Mas pronto, é o que é e o Estepilha leva isto com ironia, mas anda de “olho no preço”, como antigamente publicitava uma rede regional de supermercados. Soube-se destas viagens, publicamente, ou por um jornal ou por outro, tipo uma a mim, outra a ti, que nem os gabinetes de comunicação tiveram tempo de reagir tal a rapidez das publicações. Quando se diz reagir, diz-se pelo menos com uma notinha do género “vice presidente visita África do Sul de tanto a tanto e com objetivo X”. Se fosse oficial, como parece que é. Só se não é o caso… Depois, os pormenores, notícias em primeira mão e declarações poderiam cair onde quisessem. Seria como Marcelo ir a Cabo Verde e a comunicação oficial, porque deverá existir, se for oficial, passar apenas por um jornal nacional. Estão mesmo a ver a diferença? Se for mesmo preciso o Estepilha, na próxima, faz um desenho.

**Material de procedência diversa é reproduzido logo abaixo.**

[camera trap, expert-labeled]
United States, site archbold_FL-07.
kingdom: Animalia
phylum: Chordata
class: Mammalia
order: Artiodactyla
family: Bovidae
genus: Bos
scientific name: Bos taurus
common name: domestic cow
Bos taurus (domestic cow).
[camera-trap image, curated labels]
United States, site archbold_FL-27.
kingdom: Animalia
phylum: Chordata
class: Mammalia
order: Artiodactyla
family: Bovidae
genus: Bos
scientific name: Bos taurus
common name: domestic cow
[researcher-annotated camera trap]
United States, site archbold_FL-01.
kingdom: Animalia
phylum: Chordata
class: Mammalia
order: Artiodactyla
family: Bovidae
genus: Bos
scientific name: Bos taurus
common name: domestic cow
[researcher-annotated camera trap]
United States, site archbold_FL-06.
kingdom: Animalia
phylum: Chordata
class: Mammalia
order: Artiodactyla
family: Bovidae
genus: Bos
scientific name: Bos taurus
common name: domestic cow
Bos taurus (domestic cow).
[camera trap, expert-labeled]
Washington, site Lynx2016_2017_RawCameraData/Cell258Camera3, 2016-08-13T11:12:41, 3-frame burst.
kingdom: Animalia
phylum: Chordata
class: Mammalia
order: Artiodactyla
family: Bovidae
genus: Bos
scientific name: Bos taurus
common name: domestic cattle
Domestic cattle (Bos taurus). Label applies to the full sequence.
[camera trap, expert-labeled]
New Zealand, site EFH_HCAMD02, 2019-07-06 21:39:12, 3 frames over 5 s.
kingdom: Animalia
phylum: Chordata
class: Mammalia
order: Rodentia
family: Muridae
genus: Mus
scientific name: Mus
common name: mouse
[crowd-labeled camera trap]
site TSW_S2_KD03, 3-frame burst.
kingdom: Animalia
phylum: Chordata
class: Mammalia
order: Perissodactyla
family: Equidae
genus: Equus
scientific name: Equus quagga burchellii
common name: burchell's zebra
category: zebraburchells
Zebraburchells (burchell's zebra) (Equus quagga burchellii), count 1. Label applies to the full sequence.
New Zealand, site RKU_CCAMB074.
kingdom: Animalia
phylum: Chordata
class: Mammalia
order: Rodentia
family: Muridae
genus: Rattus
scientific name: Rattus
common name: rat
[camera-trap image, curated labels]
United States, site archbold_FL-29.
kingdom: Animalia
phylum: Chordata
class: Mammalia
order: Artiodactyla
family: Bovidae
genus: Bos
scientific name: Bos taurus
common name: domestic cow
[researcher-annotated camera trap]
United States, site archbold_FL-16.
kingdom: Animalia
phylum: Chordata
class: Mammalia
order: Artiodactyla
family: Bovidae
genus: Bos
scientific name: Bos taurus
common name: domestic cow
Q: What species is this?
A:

Não é por nada, é que se isto continua, daqui a uns dias pode haver confusão quando se fala de comunicações oficiais e meios oficiais. Daqui a uns dias é como quem diz, já se começa a ver isso. Vá lá que, pelo menos vem o anúncio das reuniões de Governo e de Câmara do Funchal (também já entrou bem no “filme”). Anúncio, é como quem diz, uma vez que parte das deliberações já vem nos jornais dessa manhã.
O Estepilha faz votos para que estas deslocações resultem em investimento, uma vez que está em causa o interesse Regional. E também respeita opções, livres, compreende ainda alguma estratégia de “tecnologia de ponta”. E como é de “ponta”, nota-se que está bem “afiada”.